TASK DIRECTIONS | Skip the pictures, please, and write out exactly the lines from the opening of the data through the line containing "1. What is the".

RECORD EXCERPTS |
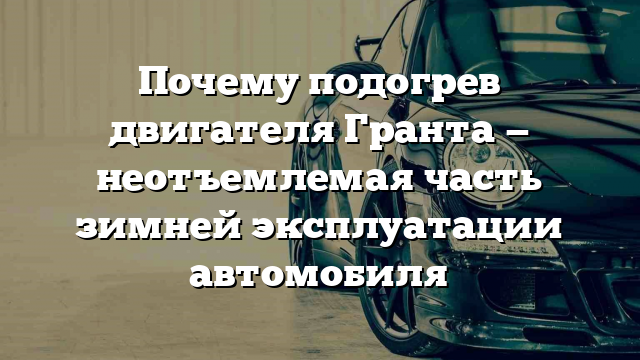 Почему подогрев двигателя Гранта – неотъемлемая часть зимней эксплуатации автомобиля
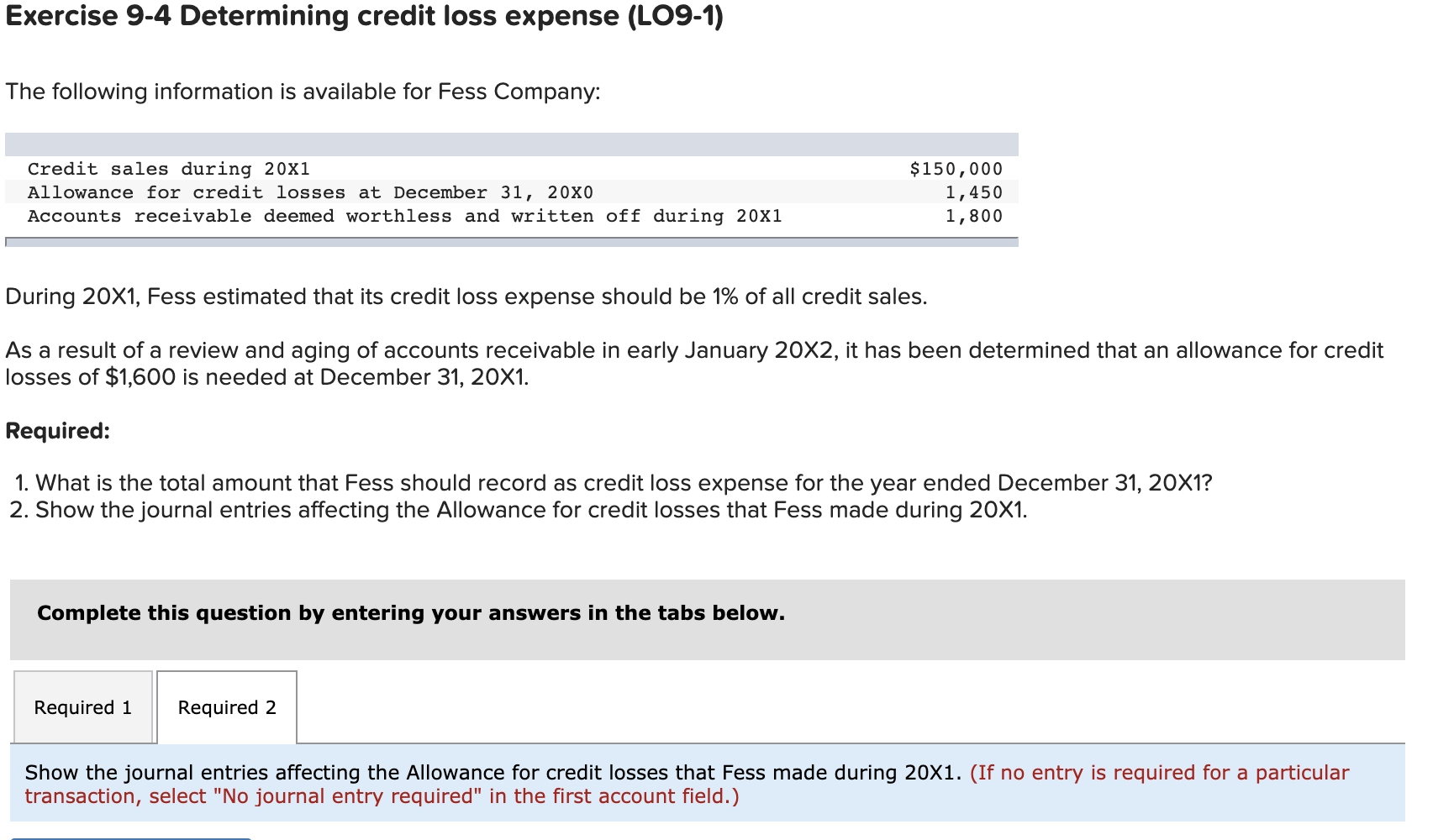 Exercise 9-4 Determining credit loss expense (LO9-1)

The following information is available for Fess Company:

| | |
|---|---|
| Credit sales during 20X1 | $150,000 |
| Allowance for credit losses at December 31, 20X0 | 1,450 |
| Accounts receivable deemed worthless and written off during 20X1 | 1,800 |

During 20X1, Fess estimated that its credit loss expense should be 1% of all credit sales.

As a result of a review and aging of accounts receivable in early January 20X2, it has been determined that an allowance for credit losses of $1,600 is needed at December 31, 20X1.

Required:

1. What is the total amount that Fess should record as credit loss expense for the year ended December 31, 20X1?
2. Show the journal entries affecting the Allowance for credit losses that Fess made during 20X1.

Complete this question by entering your answers in the tabs below.

Required 1 Required 2

Show the journal entries affecting the Allowance for credit losses that Fess made during 20X1. (If no entry is required for a particular transaction, select "No journal entry required" in the first account field.)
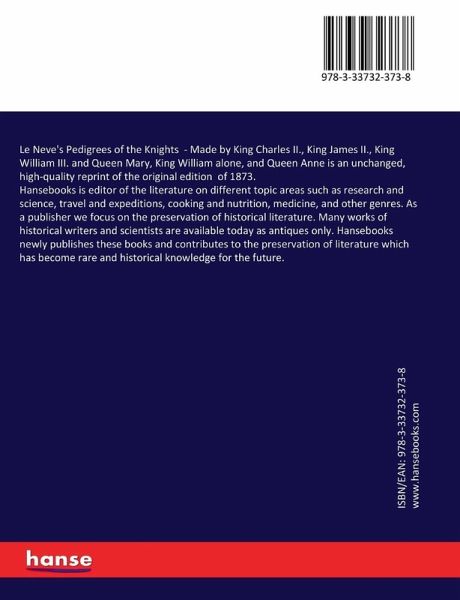 978-3-33732-373-8

Le Neve's Pedigrees of the Knights - Made by King Charles II., King James II., King William III. and Queen Mary, King William alone, and Queen Anne is an unchanged, high-quality reprint of the original edition of 1873.
Hansebooks is editor of the literature on different topic areas such as research and science, travel and expeditions, cooking and nutrition, medicine, and other genres. As a publisher we focus on the preservation of historical literature. Many works of historical writers and scientists are available today as antiques only. Hansebooks newly publishes these books and contributes to the preservation of literature which has become rare and historical knowledge for the future.

ISBN/EAN: 978-3-33732-373-8
www.hansebooks.com

hanse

EXERCISE SOLUTION |
 Почему подогрев двигателя Гранта – неотъемлемая часть зимней эксплуатации автомобиля
 Exercise 9-4 Determining credit loss expense (LO9-1)

The following information is available for Fess Company:

| | |
|---|---|
| Credit sales during 20X1 | $150,000 |
| Allowance for credit losses at December 31, 20X0 | 1,450 |
| Accounts receivable deemed worthless and written off during 20X1 | 1,800 |

During 20X1, Fess estimated that its credit loss expense should be 1% of all credit sales.

As a result of a review and aging of accounts receivable in early January 20X2, it has been determined that an allowance for credit losses of $1,600 is needed at December 31, 20X1.

Required:

1. What is the total amount that Fess should record as credit loss expense for the year ended December 31, 20X1?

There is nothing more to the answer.